Check every line of the data for the string "Equus" and copy the ones that have it.

DATA EXTRACTS: Begin

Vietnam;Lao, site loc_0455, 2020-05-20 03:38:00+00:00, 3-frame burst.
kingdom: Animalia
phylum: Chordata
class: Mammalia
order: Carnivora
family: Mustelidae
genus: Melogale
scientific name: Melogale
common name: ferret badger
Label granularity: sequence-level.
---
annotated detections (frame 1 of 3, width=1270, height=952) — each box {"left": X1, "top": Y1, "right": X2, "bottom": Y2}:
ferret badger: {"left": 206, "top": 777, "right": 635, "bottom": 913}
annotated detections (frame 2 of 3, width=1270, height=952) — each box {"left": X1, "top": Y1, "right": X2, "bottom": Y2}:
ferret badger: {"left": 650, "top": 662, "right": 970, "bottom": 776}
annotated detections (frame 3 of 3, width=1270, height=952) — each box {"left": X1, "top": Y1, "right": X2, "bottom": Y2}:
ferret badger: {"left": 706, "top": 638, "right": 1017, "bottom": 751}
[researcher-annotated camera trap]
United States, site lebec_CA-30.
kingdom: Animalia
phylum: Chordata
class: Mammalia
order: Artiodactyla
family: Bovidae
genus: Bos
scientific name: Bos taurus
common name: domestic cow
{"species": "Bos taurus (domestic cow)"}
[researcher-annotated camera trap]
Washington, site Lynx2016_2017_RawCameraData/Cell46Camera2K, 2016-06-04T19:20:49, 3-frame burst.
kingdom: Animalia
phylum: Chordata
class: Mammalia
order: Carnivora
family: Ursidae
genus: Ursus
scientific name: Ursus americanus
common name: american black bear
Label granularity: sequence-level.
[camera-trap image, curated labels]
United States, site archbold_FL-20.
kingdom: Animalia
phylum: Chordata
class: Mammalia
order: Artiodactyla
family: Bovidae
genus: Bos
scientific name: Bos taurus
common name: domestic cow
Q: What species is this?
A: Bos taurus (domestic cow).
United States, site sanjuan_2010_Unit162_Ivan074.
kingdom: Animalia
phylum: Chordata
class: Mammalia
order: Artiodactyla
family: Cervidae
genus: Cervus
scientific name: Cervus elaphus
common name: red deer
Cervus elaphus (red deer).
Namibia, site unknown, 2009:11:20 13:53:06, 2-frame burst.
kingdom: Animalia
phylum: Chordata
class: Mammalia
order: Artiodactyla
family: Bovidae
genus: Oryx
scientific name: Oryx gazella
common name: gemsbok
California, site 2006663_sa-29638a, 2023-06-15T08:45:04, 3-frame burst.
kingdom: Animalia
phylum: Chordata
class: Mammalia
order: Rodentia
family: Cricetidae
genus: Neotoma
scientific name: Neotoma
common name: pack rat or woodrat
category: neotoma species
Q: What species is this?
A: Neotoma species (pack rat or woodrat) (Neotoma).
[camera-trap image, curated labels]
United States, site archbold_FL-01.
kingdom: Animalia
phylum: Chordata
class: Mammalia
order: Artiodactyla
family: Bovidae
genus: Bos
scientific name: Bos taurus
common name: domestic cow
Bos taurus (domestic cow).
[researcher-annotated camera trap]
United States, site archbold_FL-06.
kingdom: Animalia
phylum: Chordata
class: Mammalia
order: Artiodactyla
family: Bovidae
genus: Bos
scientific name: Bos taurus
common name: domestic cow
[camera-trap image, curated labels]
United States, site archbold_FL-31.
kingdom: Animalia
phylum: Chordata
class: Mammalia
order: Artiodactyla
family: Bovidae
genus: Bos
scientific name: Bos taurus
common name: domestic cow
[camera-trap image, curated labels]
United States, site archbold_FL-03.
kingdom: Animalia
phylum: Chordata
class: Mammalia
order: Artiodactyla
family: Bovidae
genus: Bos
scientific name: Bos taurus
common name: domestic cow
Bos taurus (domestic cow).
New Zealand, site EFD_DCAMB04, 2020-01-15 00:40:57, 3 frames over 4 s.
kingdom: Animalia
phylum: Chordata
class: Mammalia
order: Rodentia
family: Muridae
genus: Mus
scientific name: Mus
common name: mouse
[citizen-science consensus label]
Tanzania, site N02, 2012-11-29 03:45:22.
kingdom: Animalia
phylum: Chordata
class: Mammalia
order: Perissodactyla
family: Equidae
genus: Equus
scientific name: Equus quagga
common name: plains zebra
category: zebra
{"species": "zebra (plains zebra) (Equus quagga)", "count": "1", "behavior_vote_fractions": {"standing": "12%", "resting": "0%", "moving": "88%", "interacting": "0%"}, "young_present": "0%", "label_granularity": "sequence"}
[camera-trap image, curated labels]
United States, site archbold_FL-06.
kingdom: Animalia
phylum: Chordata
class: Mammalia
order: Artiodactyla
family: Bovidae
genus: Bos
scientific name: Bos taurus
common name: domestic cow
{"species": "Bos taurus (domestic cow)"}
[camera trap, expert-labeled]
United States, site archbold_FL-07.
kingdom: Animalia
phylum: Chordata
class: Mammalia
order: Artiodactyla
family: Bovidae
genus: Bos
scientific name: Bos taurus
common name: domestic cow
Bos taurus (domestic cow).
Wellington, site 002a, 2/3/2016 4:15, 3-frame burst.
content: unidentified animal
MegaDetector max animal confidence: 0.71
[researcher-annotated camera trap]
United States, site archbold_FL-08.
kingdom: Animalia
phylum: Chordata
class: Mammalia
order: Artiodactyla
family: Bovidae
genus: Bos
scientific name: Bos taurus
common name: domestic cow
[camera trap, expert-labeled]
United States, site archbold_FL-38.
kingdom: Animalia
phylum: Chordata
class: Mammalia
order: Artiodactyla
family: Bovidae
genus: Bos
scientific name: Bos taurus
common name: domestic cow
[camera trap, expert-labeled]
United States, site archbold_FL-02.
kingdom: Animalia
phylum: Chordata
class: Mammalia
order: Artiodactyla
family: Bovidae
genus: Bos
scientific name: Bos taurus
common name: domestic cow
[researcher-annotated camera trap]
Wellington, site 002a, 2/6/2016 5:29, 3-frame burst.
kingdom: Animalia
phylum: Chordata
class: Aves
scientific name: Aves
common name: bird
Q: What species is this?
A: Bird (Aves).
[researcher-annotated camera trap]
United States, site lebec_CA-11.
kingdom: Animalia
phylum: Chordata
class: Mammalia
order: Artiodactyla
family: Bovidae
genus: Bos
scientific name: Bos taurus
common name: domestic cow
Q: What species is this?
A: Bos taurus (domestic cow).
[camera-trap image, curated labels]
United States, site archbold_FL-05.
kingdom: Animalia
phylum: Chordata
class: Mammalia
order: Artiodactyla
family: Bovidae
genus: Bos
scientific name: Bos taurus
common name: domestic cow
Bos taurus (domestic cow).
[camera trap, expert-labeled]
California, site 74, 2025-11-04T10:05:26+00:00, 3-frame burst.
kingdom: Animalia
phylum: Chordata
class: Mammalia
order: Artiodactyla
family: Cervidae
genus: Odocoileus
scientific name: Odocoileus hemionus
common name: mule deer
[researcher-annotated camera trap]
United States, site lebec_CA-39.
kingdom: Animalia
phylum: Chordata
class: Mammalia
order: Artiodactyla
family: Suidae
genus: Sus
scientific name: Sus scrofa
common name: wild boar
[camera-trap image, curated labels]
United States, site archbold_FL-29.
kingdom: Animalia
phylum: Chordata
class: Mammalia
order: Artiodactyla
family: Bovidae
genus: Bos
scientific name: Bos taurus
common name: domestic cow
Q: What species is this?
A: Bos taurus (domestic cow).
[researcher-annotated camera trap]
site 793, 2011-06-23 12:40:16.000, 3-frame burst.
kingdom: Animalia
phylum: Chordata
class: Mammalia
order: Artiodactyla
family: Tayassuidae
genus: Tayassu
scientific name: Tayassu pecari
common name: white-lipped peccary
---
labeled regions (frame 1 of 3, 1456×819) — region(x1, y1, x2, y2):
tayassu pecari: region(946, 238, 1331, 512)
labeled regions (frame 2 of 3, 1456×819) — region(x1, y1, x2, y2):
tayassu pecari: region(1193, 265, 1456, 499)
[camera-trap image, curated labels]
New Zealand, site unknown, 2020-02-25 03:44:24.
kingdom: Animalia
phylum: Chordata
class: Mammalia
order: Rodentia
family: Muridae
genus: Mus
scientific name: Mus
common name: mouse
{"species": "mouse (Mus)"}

DATA EXTRACTS: End

** EXERCISE OUTPUT **
genus: Equus
scientific name: Equus quagga
{"species": "zebra (plains zebra) (Equus quagga)", "count": "1", "behavior_vote_fractions": {"standing": "12%", "resting": "0%", "moving": "88%", "interacting": "0%"}, "young_present": "0%", "label_granularity": "sequence"}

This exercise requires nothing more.